• **Document passage**:
"""
GPT-4 is a scary improvement over 3.5, especially for handling code. It will be the literal definition of awesome when these models get a large enough context space to hold a small-medium sized codebase.
I've been playing around with it for an hour seeing what it can do to refactor some of the things we have with the most tech debt, and it is astounding how well it does with how little context I give it.
The fundamental techniques that they use are highly lossey and are far inferior to ultra-long context length models where you can do it all in one prompt. Hate to break it to you and all the others.
The methods they employ are to improve the context being given to the model irrespective of the context length. Even when the context length improves these methods will be used to decrease the search space and resources required for a single task (think about stream search vs indexed search).
I’m also curious what paper you are referencing that finds that more context vs more relevant context yields better results?
GPT4 supports 32k tokens, which I guesstimate would be ~25k code tokens and perhaps ~2.5k lines of code. So already enough to work on a whole module of code at the same time. If you're using small microservices, it might already be good enough.
Also if you were doing it personally you'd probably not take the whole codebase, but look at function signatures/docs as you get further away from the code you care about. While there's probably benefits in clever systems for summarising and iteratively working on the code, you can get away with just cramming a load of context in.
I have been playing with GPT4 and it's good. It's easy to imagine a bunch of use cases where even the maximal cost of a few dollars ($1.80 ish for the context alone) for a single query is worth it. If it's good enough to save you time, it's very easy to cross the threshold where it's cheaper than a person.
I'm worried it's going to decimate the already wobbly jr market - who are the sr devs of tomorrow to wrangle the LLM output after it replaces the jr's job of coding all day?
"""
• **Activity A**:
Answer these questions from the GPT-4 thread, one line each:
(i) How many tokens does GPT-4 support?
(ii) For how long had one poster been trying GPT-4 on refactoring code?
(iii) What approximate cost is given for the context alone of a single query?
• **Activity B**: Transcribe the passage of the GPT-4 thread that begins at the words "GPT4 supports 32k" and stops after "be good enough.".

• **Data records**:
"""
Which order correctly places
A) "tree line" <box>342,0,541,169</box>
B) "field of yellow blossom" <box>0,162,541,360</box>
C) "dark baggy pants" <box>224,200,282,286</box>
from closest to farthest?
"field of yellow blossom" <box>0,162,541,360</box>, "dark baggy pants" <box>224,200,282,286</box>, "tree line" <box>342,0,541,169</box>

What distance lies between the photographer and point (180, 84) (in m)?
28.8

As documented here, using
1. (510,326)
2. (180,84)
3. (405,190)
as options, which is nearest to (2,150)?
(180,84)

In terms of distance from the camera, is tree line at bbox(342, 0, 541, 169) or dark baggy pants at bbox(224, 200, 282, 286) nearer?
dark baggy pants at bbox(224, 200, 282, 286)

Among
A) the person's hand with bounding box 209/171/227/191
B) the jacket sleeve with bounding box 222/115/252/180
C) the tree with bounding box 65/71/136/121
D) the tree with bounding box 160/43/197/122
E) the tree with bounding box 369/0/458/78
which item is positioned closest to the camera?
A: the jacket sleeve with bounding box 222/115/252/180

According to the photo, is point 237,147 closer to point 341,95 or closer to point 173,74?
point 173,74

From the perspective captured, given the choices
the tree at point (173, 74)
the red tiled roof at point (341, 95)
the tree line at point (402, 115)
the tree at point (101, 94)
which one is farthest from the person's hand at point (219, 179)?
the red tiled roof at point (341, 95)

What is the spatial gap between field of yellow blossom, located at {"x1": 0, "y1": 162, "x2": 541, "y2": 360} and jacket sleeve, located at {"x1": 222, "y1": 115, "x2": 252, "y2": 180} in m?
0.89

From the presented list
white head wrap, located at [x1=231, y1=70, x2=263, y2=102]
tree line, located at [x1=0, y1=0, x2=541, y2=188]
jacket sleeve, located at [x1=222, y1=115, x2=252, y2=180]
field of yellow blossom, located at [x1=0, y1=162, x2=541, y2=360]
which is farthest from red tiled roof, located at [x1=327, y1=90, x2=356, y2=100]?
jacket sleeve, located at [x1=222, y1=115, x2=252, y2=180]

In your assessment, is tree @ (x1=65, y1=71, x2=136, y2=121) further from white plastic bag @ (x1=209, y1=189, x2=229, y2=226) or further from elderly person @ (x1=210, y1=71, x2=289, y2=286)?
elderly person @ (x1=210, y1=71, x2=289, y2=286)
"""
• **Written solution A**:
(i) 32k tokens
(ii) An hour
(iii) About $1.80

• **Written solution B**:
GPT4 supports 32k tokens, which I guesstimate would be ~25k code tokens and perhaps ~2.5k lines of code. So already enough to work on a whole module of code at the same time. If you're using small microservices, it might already be good enough.